## EXERCISES TO COMPLETE
[a] Copy the passage on the Middle East from "In short, although" to "of Human Rights.".
[b] In one to three sentences, explain what the passage on the Middle East says lies at the center of the region's crises, despite the Western actions it mentions.

## SELECTED TEXT
--- start ---

So far, fewer people have died in the conflict in Syria than Jews in Hitler’s death camps, but the life of those who have fled has been taken from them. Various countries are taking in refugees, but refugees have lost their home.

In short, although the West went on Crusades in the Middle East, although Western countries were “protectorates” and partitioned Palestine as if it were theirs to partition, at the centre of crises in the Middle East is a thirst for power and for blood. Lives do not matter. Limbs do not matter, and Allah is a mere tool in the hands of tyrants, which is a sin.

However, it remains our duty to let the countries of the Middle East determine their future, to respect their wish for self-determination as well as their culture, when it does not infringe upon basic human rights, formulated in the Universal Declaration of Human Rights.

--- end ---

## DATA SUPPLIED
--- start ---

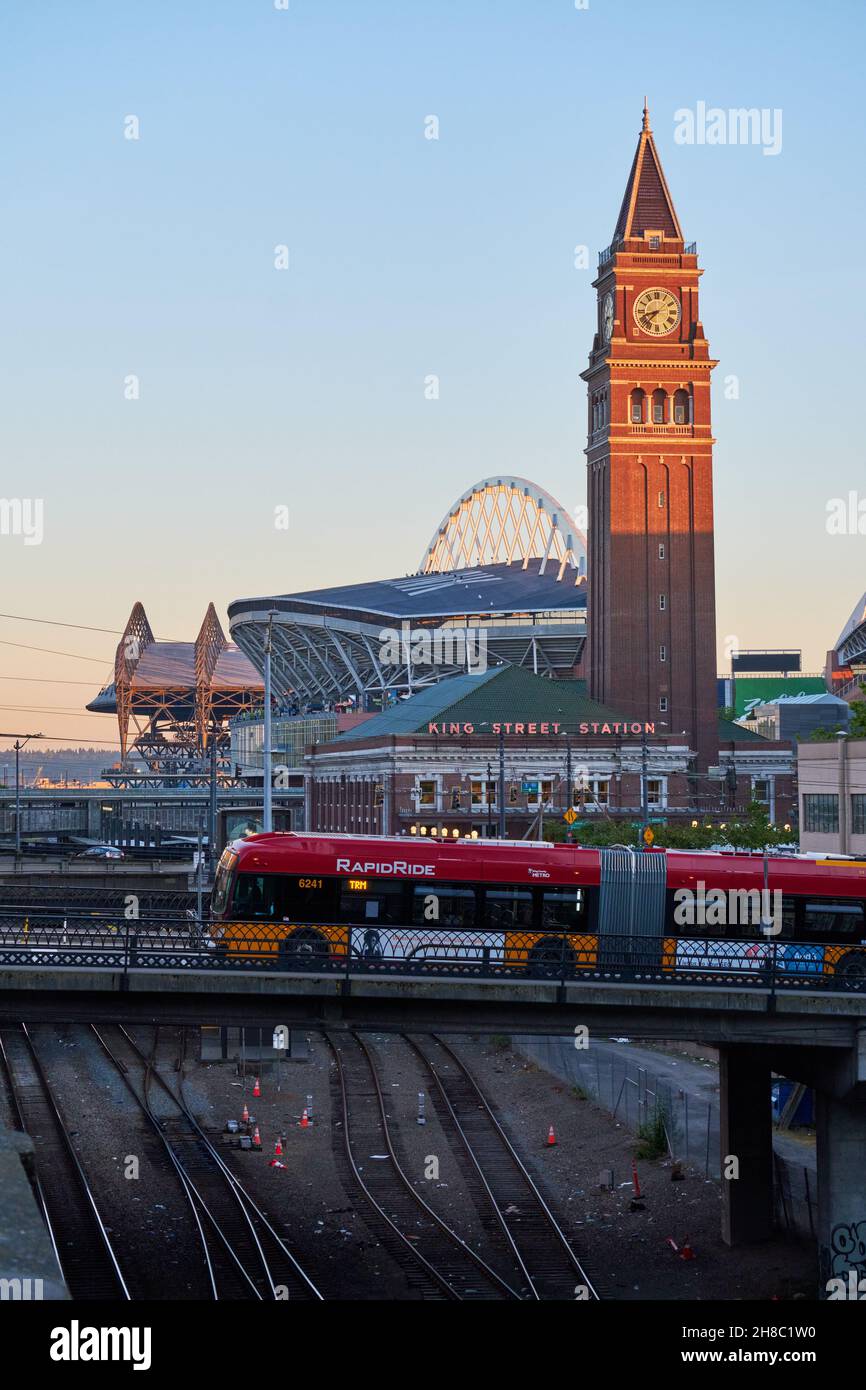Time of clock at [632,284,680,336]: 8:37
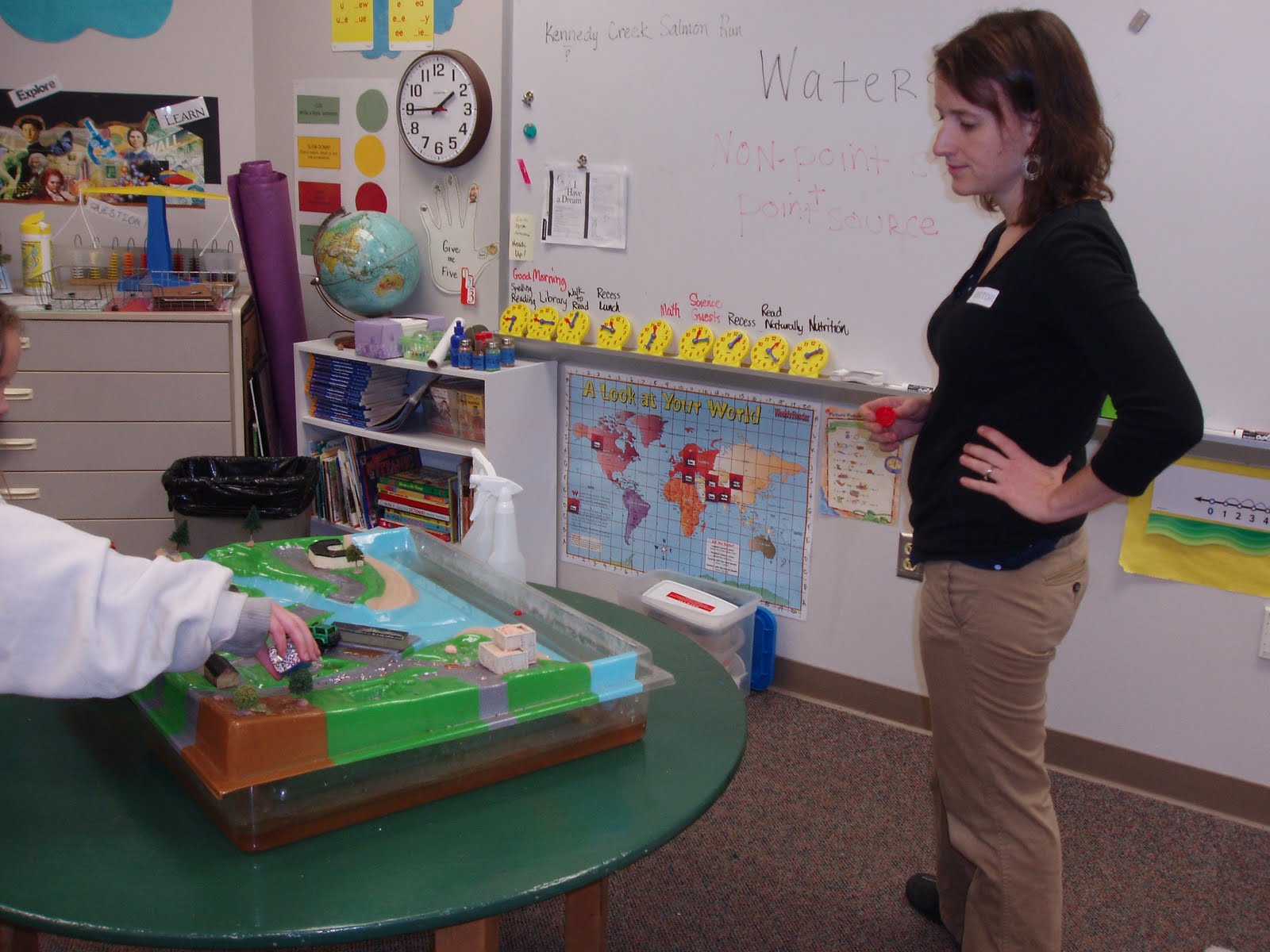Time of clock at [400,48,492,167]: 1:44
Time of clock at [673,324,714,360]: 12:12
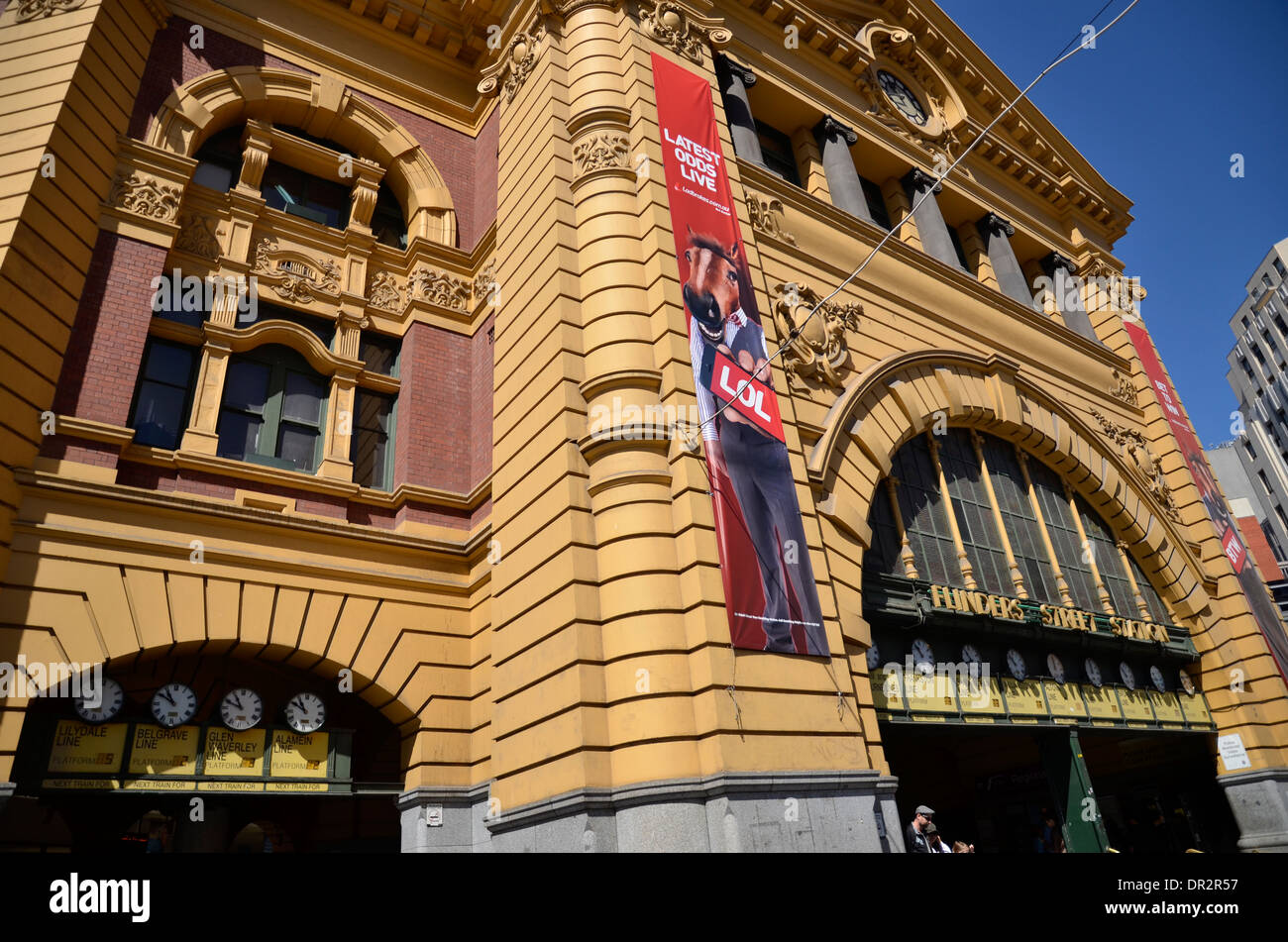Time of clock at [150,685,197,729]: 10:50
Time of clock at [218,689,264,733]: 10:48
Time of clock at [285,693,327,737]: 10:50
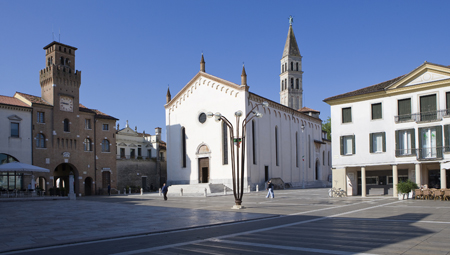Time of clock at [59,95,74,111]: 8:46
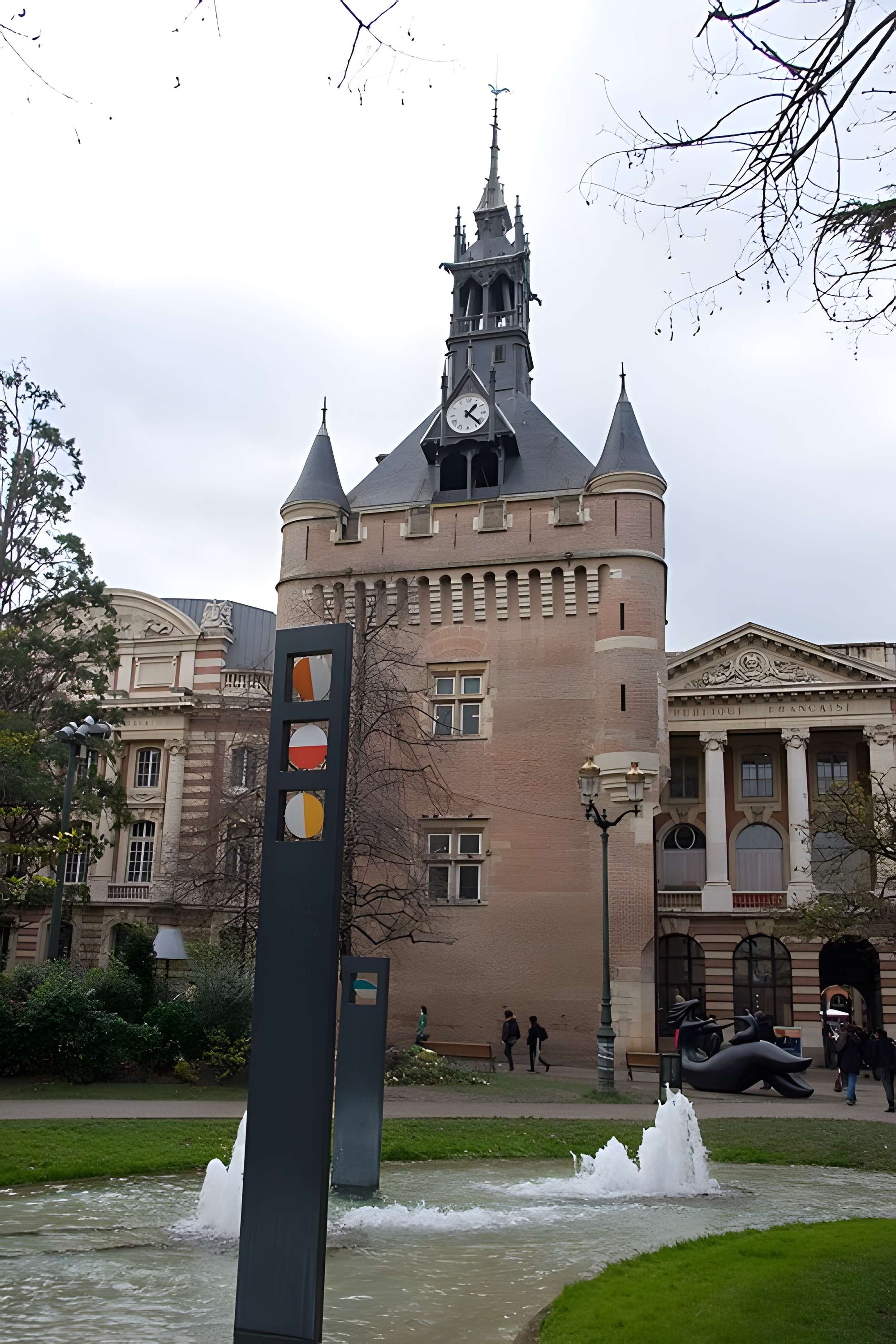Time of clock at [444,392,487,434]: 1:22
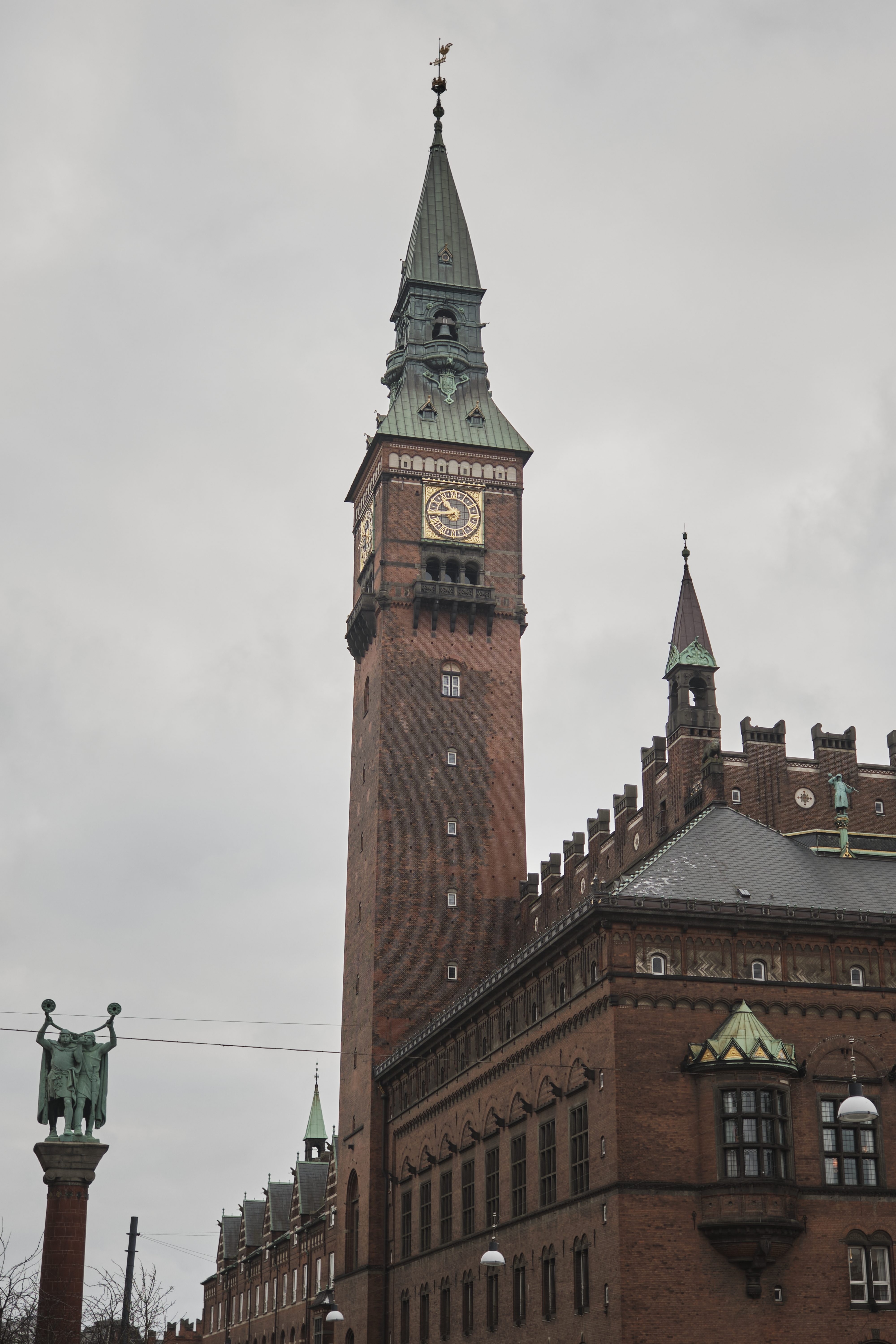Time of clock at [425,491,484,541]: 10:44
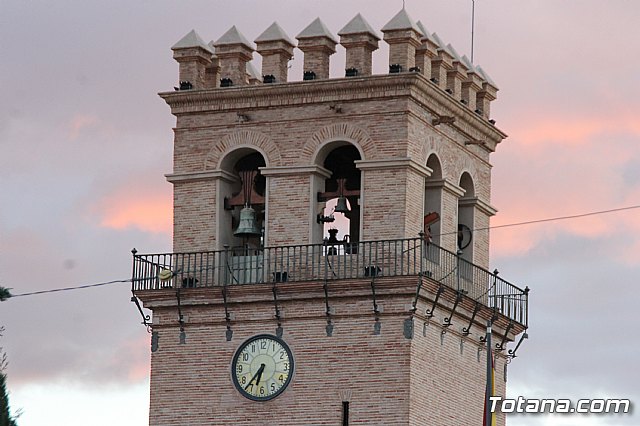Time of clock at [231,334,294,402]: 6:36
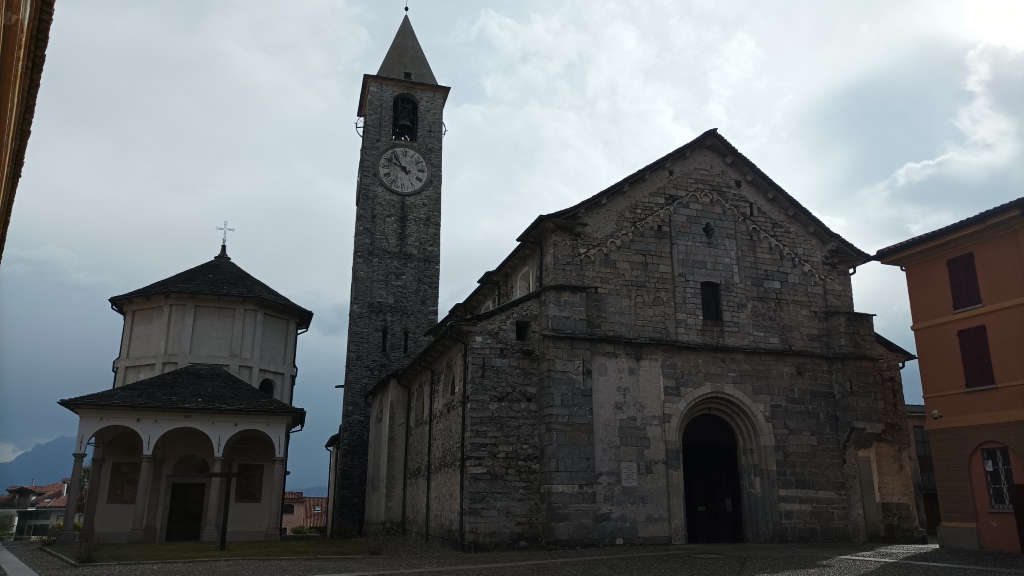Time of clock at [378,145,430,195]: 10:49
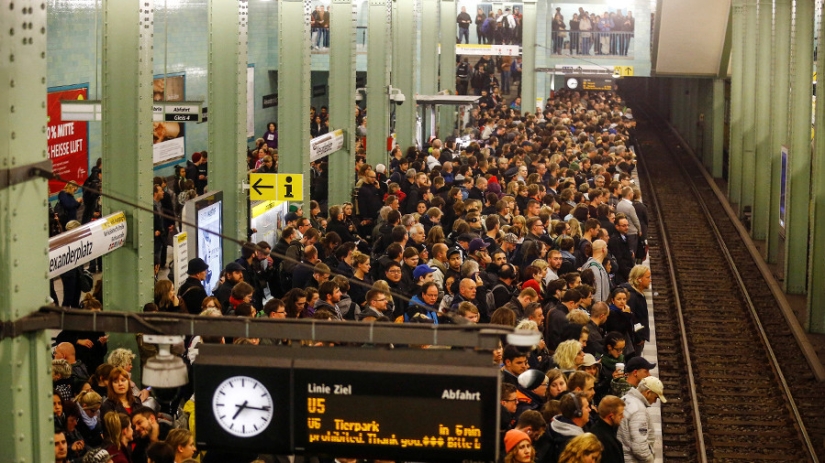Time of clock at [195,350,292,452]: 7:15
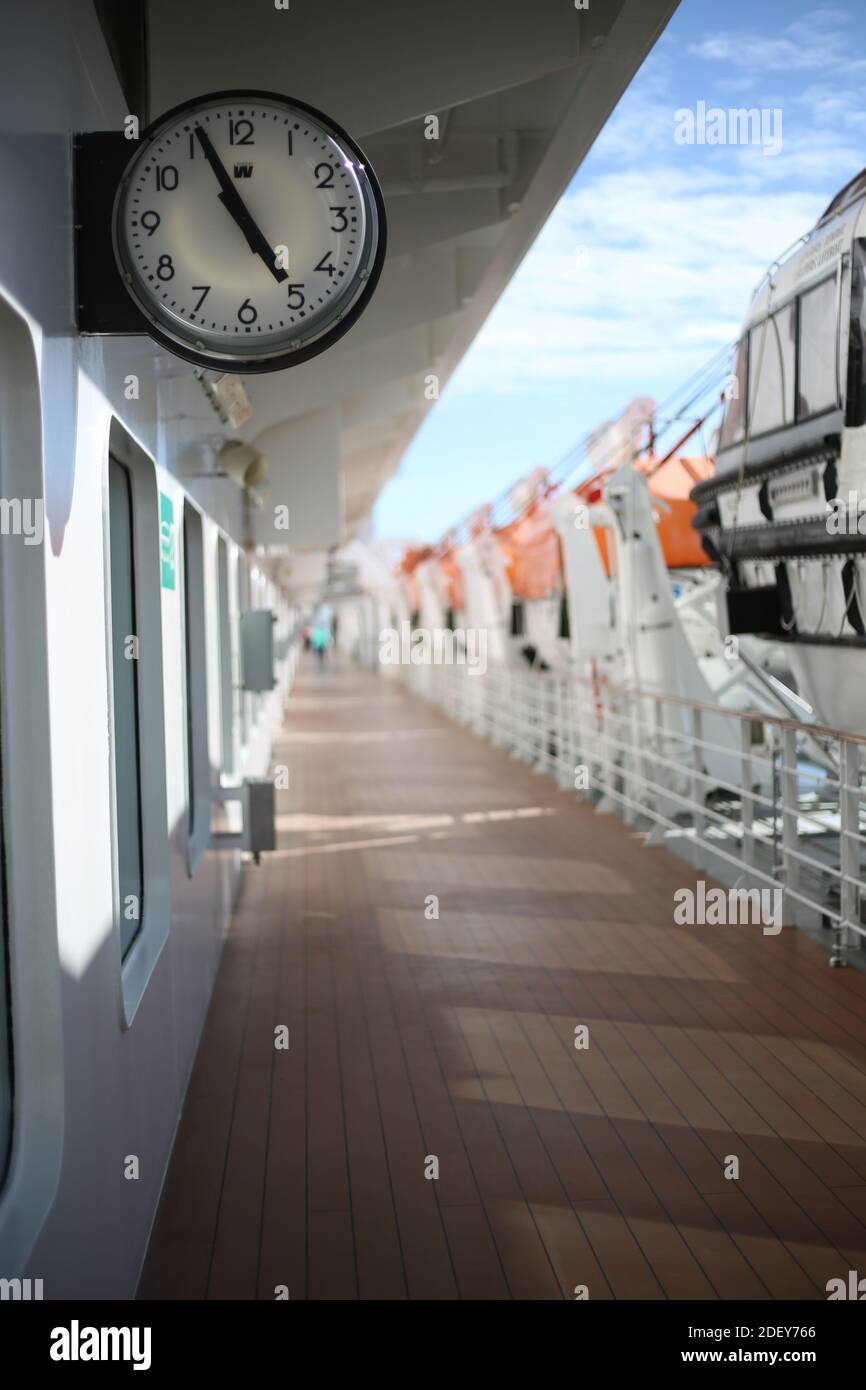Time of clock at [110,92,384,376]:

--- end ---

## ANSWERS TO THE EXERCISE
[a]
In short, although the West went on Crusades in the Middle East, although Western countries were “protectorates” and partitioned Palestine as if it were theirs to partition, at the centre of crises in the Middle East is a thirst for power and for blood. Lives do not matter. Limbs do not matter, and Allah is a mere tool in the hands of tyrants, which is a sin.

However, it remains our duty to let the countries of the Middle East determine their future, to respect their wish for self-determination as well as their culture, when it does not infringe upon basic human rights, formulated in the Universal Declaration of Human Rights.

[b] The passage says that, although the West went on Crusades, held "protectorates" and partitioned Palestine, a thirst for power and for blood lies at the center of crises in the Middle East. In these crises lives and limbs do not matter, and Allah becomes a mere tool in the hands of tyrants.